◆ Written task: Reproduce the material below in full, changing each occurrence of "snow-covered ridge" to "snowy ridge" and leaving every other part unaltered.

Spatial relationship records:
________________________

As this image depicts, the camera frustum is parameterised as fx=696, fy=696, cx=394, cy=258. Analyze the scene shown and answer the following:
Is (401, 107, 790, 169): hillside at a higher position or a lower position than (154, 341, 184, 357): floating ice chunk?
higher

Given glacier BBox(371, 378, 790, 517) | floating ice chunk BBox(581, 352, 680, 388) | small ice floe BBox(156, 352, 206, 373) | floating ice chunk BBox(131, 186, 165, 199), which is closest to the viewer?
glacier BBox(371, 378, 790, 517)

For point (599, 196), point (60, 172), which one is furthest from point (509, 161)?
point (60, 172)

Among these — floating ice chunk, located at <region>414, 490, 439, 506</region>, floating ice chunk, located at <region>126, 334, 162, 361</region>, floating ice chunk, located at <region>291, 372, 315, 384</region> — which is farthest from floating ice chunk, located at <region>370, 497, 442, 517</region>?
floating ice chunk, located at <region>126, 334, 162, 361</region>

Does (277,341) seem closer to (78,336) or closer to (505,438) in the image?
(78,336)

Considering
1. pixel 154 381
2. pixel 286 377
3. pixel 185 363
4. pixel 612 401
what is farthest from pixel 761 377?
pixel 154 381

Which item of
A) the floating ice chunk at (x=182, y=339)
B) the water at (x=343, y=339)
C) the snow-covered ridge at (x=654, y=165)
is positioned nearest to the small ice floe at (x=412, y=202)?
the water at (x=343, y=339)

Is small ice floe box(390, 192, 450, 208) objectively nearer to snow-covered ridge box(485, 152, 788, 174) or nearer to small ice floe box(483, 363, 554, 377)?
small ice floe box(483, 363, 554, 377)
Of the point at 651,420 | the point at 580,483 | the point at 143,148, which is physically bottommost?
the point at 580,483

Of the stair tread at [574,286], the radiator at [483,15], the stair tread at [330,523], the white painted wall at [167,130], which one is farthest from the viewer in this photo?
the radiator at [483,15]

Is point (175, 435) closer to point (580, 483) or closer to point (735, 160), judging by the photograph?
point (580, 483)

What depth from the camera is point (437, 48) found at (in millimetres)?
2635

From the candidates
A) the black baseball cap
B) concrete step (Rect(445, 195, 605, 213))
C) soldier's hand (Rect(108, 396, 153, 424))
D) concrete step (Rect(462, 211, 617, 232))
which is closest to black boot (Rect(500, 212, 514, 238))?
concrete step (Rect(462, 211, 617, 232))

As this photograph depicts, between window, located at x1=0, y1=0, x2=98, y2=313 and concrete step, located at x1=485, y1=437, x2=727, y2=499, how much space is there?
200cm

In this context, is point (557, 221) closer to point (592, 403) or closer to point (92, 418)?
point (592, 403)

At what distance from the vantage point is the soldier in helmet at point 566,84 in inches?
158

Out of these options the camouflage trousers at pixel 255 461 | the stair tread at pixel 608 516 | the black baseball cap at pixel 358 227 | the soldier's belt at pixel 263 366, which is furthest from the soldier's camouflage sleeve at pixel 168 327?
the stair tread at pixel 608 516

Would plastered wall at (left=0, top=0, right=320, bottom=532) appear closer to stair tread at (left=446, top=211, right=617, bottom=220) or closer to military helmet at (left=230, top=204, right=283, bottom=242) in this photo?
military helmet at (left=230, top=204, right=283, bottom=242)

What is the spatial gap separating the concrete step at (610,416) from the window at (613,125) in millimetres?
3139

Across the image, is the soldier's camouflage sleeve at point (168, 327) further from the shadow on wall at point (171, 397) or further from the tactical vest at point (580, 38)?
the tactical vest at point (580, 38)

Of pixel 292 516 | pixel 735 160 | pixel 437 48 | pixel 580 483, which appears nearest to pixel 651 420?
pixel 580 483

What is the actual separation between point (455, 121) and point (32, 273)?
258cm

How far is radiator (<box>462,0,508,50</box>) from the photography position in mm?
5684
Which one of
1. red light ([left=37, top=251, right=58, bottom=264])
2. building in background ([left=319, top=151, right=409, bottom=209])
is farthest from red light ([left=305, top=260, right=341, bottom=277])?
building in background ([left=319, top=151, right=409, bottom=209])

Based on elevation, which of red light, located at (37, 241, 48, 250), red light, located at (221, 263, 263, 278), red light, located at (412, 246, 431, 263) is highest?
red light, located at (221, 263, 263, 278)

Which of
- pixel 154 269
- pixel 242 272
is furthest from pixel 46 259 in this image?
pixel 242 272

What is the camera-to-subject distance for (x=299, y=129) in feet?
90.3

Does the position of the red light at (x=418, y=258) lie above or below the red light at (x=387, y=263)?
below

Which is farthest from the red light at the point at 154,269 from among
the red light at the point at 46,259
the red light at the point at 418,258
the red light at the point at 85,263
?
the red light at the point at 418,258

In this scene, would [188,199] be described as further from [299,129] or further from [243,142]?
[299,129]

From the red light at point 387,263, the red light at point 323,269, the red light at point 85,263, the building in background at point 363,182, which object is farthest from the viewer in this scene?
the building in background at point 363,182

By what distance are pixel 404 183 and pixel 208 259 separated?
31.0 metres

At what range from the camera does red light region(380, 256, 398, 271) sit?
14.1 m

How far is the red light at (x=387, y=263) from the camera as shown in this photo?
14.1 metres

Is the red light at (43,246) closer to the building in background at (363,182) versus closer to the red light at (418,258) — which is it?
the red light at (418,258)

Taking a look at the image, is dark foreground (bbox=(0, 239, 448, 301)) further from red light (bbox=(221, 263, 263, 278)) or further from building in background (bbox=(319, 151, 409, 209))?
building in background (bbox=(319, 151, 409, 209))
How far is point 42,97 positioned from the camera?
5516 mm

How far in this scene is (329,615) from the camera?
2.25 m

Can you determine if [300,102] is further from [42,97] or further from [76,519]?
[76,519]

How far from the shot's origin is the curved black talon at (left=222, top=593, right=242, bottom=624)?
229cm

________________________

◆ The answer:
As this image depicts, the camera frustum is parameterised as fx=696, fy=696, cx=394, cy=258. Analyze the scene shown and answer the following:
Is (401, 107, 790, 169): hillside at a higher position or a lower position than (154, 341, 184, 357): floating ice chunk?
higher

Given glacier BBox(371, 378, 790, 517) | floating ice chunk BBox(581, 352, 680, 388) | small ice floe BBox(156, 352, 206, 373) | floating ice chunk BBox(131, 186, 165, 199), which is closest to the viewer?
glacier BBox(371, 378, 790, 517)

For point (599, 196), point (60, 172), which one is furthest from point (509, 161)?
point (60, 172)

Among these — floating ice chunk, located at <region>414, 490, 439, 506</region>, floating ice chunk, located at <region>126, 334, 162, 361</region>, floating ice chunk, located at <region>291, 372, 315, 384</region> — which is farthest from floating ice chunk, located at <region>370, 497, 442, 517</region>?
floating ice chunk, located at <region>126, 334, 162, 361</region>

Does (277,341) seem closer to (78,336) or closer to (505,438) in the image?
(78,336)

Considering
1. pixel 154 381
2. pixel 286 377
3. pixel 185 363
4. pixel 612 401
what is farthest from pixel 761 377?
pixel 154 381

Which item of
A) the floating ice chunk at (x=182, y=339)
B) the water at (x=343, y=339)
C) the snowy ridge at (x=654, y=165)
is positioned nearest to the small ice floe at (x=412, y=202)?
the water at (x=343, y=339)

Is small ice floe box(390, 192, 450, 208) objectively nearer to snowy ridge box(485, 152, 788, 174) or nearer to small ice floe box(483, 363, 554, 377)?
small ice floe box(483, 363, 554, 377)
Of the point at 651,420 | the point at 580,483 | the point at 143,148, which is physically bottommost?
the point at 580,483

Of the stair tread at [574,286], the radiator at [483,15], the stair tread at [330,523], the white painted wall at [167,130], which one is farthest from the viewer in this photo?
the radiator at [483,15]

Is point (175, 435) closer to point (580, 483) or closer to point (735, 160), judging by the photograph?
point (580, 483)

What depth from the camera is point (437, 48) found at (in millimetres)?
2635

From the candidates
A) the black baseball cap
B) concrete step (Rect(445, 195, 605, 213))
C) soldier's hand (Rect(108, 396, 153, 424))
D) concrete step (Rect(462, 211, 617, 232))
which is closest to black boot (Rect(500, 212, 514, 238))?
concrete step (Rect(462, 211, 617, 232))

As this photograph depicts, between window, located at x1=0, y1=0, x2=98, y2=313 and concrete step, located at x1=485, y1=437, x2=727, y2=499, how much space is there?
200cm

In this context, is point (557, 221) closer to point (592, 403) or closer to point (92, 418)?
point (592, 403)

At what distance from the vantage point is the soldier in helmet at point 566,84 in inches?
158

Out of these options the camouflage trousers at pixel 255 461 | the stair tread at pixel 608 516 | the black baseball cap at pixel 358 227 | the soldier's belt at pixel 263 366, which is furthest from the soldier's camouflage sleeve at pixel 168 327?
the stair tread at pixel 608 516

Would plastered wall at (left=0, top=0, right=320, bottom=532) appear closer to stair tread at (left=446, top=211, right=617, bottom=220) or closer to military helmet at (left=230, top=204, right=283, bottom=242) in this photo?
military helmet at (left=230, top=204, right=283, bottom=242)

What is the spatial gap separating the concrete step at (610,416) from the window at (613,125) in millimetres?
3139

Across the image, is the soldier's camouflage sleeve at point (168, 327) further from the shadow on wall at point (171, 397) or further from the tactical vest at point (580, 38)?
the tactical vest at point (580, 38)

Of pixel 292 516 | pixel 735 160 | pixel 437 48 | pixel 580 483, which appears nearest to pixel 651 420?
pixel 580 483

What is the actual separation between point (455, 121) and point (32, 273)?
258cm

How far is radiator (<box>462,0,508,50</box>) from the photography position in mm?
5684
Which one of
1. red light ([left=37, top=251, right=58, bottom=264])
2. building in background ([left=319, top=151, right=409, bottom=209])
is farthest from red light ([left=305, top=260, right=341, bottom=277])?
building in background ([left=319, top=151, right=409, bottom=209])

Based on elevation, which of red light, located at (37, 241, 48, 250), red light, located at (221, 263, 263, 278), red light, located at (412, 246, 431, 263) is highest?
red light, located at (221, 263, 263, 278)

Which of
- pixel 154 269
- pixel 242 272
is furthest from pixel 46 259 in this image?
pixel 242 272

What is the camera-to-subject distance for (x=299, y=129) in feet?
90.3

Does the position of the red light at (x=418, y=258) lie above or below the red light at (x=387, y=263)?
below

Which is farthest from the red light at the point at 154,269 from among
the red light at the point at 46,259
the red light at the point at 418,258
the red light at the point at 85,263
?
the red light at the point at 418,258

In this scene, would [188,199] be described as further from [299,129] or further from [243,142]?
[299,129]

From the red light at point 387,263, the red light at point 323,269, the red light at point 85,263, the building in background at point 363,182, which object is farthest from the viewer in this scene?
the building in background at point 363,182

By what distance are pixel 404 183 and pixel 208 259 separated?
31.0 metres

At what range from the camera does red light region(380, 256, 398, 271) sit?
14.1 m

How far is the red light at (x=387, y=263) from the camera as shown in this photo?
14.1 metres

Is the red light at (43,246) closer to the building in background at (363,182) versus closer to the red light at (418,258) — which is it?
the red light at (418,258)

Taking a look at the image, is dark foreground (bbox=(0, 239, 448, 301)) further from red light (bbox=(221, 263, 263, 278)) or further from building in background (bbox=(319, 151, 409, 209))?
building in background (bbox=(319, 151, 409, 209))
How far is point 42,97 positioned from the camera?
5516 mm

How far in this scene is (329,615) from the camera?
2.25 m

Can you determine if [300,102] is further from [42,97] or further from [76,519]?
[76,519]

How far from the shot's origin is the curved black talon at (left=222, top=593, right=242, bottom=624)?
229cm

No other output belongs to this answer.